[Task brief]
For the listing below, the answer is an exact retyping of the lines from the one with "CABLE ADAPTADOR DE" through the one with "Fechadura Inteligente HX5", both included, without pictures.

[Extracted entries]
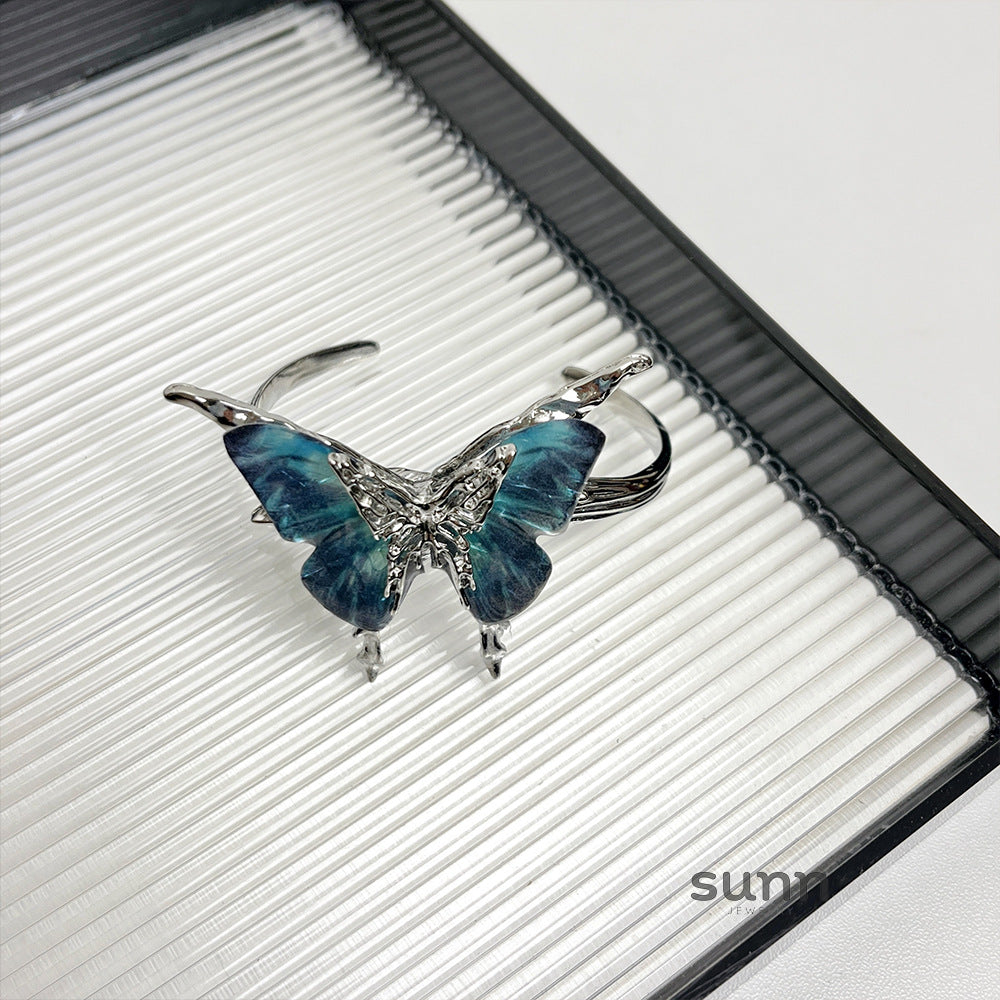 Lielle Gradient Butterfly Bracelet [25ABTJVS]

...

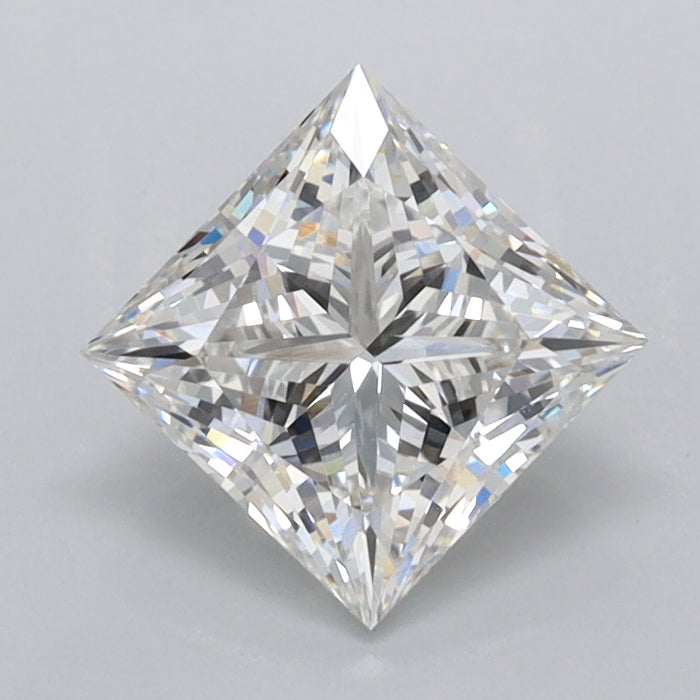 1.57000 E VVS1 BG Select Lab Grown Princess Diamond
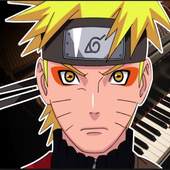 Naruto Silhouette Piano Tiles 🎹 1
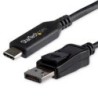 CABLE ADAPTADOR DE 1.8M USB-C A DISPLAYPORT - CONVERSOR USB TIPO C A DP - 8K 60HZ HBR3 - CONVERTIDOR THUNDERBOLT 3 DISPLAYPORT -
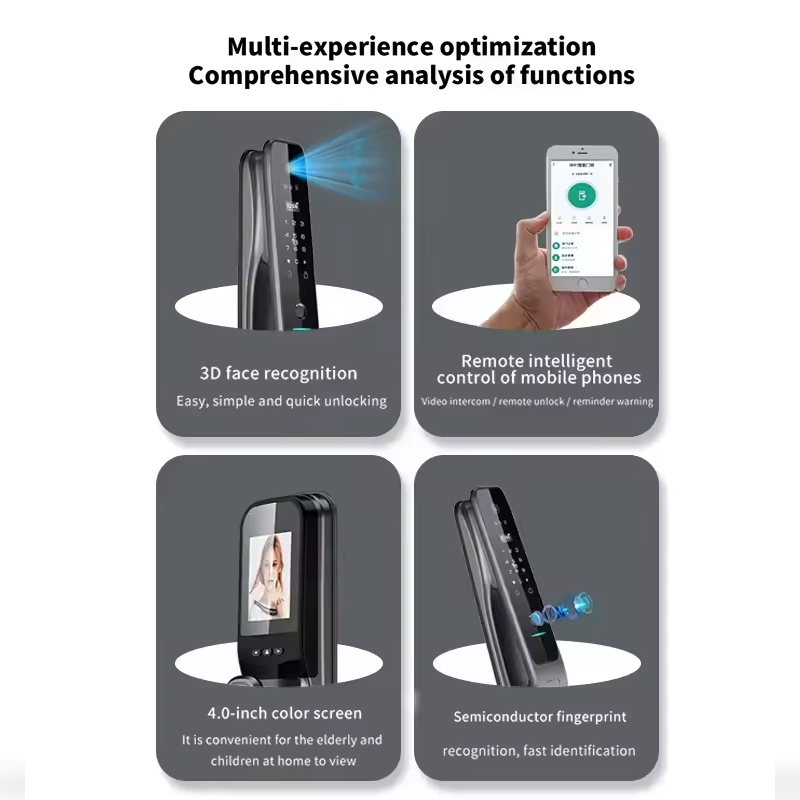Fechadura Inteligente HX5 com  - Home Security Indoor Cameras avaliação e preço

---

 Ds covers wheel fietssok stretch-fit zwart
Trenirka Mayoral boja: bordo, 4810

[Task response]
 CABLE ADAPTADOR DE 1.8M USB-C A DISPLAYPORT - CONVERSOR USB TIPO C A DP - 8K 60HZ HBR3 - CONVERTIDOR THUNDERBOLT 3 DISPLAYPORT -
Fechadura Inteligente HX5 com  - Home Security Indoor Cameras avaliação e preço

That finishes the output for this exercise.